A Raspberry Pi 4 8GB running llama.cpp at Q4_K_M delivers 3-5 tok/s for 3B-parameter models — enough to run a headless sidecar for entity extraction, classification, or short-answer Q&A tasks, but not fast enough for interactive chat with long histories. If your workload involves prompts under 256 tokens and responses under 300 tokens, the Pi 4 8GB is viable hardware for a $35-ish inference node.
Editorial intro: why a Pi 4 as a local-LLM sidecar makes sense in 2026
The local-LLM space has bifurcated. On one side: high-throughput local inference on RTX 4090s or M-series Macs at 80+ tok/s. On the other side: the constrained, embedded end of the spectrum — devices that run on 5W, sit on a shelf, and process inference requests for smart home automations, private document Q&A, offline voice assistants, or IoT sensor summarization.
The Raspberry Pi 4 8GB hits a specific sweet spot in this second category. It costs under $100 new (as of 2026), draws 3-5W at idle and 8-12W under full CPU load, runs on a 5V/3A USB-C supply, fits in a desk corner, and has enough RAM to hold a meaningful quantized model. More importantly: it exists in millions of homes already. If you have a Pi 4 8GB gathering dust since a home automation project, this is a viable repurposing path.
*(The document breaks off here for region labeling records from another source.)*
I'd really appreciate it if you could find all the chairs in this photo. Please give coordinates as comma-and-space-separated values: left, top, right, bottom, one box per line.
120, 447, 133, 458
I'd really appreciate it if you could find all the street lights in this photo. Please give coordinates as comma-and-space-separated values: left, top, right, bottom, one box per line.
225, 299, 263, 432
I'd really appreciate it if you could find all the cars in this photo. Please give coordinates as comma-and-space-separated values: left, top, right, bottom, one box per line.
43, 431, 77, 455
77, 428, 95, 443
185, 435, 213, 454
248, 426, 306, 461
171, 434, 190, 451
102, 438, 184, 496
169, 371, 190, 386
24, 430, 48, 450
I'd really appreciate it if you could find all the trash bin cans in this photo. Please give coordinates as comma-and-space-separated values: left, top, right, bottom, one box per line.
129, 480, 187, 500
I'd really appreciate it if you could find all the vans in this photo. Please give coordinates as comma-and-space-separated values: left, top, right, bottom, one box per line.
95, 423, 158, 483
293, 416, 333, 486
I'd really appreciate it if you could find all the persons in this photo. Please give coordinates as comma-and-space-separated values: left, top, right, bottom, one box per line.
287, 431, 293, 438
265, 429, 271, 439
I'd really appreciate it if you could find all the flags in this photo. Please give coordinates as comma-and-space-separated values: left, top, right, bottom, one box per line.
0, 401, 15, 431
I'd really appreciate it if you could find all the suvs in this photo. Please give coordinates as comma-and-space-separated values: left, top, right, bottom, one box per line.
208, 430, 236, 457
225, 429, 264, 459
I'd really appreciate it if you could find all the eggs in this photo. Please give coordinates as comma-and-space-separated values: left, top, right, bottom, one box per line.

The use cases that work on Pi 4 8GB in 2026:
- Edge summarization: local device logs, sensor outputs, or health data that must not leave the LAN
- Offline classification: PII detection, intent recognition, or content labeling without cloud API calls
- Low-traffic API endpoint: internal tool that gets a few hundred queries per day, not per minute
- Hobby / learning: understanding quantization tradeoffs and inference architecture without spending $1,000+ on GPU hardware
The use cases that don't work:
- Interactive chatbot with multi-turn conversation history (prefill is too slow for long KV caches)
- Code generation (context too short; code models need 8K+ tokens to be useful)
- Real-time voice pipeline (1-4 tok/s generation latency = perceptible lag even with streaming)
This testbench covers the quantization matrix, actual measured tok/s on Pi 4 versus Pi 5 versus Jetson Orin Nano, and the complete headless server setup that keeps running across reboots.
Key Takeaways
- 3-5 tok/s is the practical generation range for 3B models at Q4_K_M on Pi 4 8GB
- Q4_K_M is the right quantization for 1B-3B models — good quality, manageable RAM footprint
- Prefill is the bottleneck: 512-token prompts take 6-8 seconds on Pi 4, making long-context use cases painful
- Pi 5 is 2.2-2.5× faster at generation and 3× faster at prefill — worth the upgrade for new builds
- NEON-optimized build (
-DLLAMA_NATIVE=ON) is mandatory — gives 15-20% throughput improvement over generic ARM - MicroSD speed matters: a fast A2-rated card (128GB, SanDisk 128GB Ultra) reduces model load time from 90s to ~45s
What models actually fit in 8GB?
RAM usage with llama.cpp = model weights + KV cache + system overhead.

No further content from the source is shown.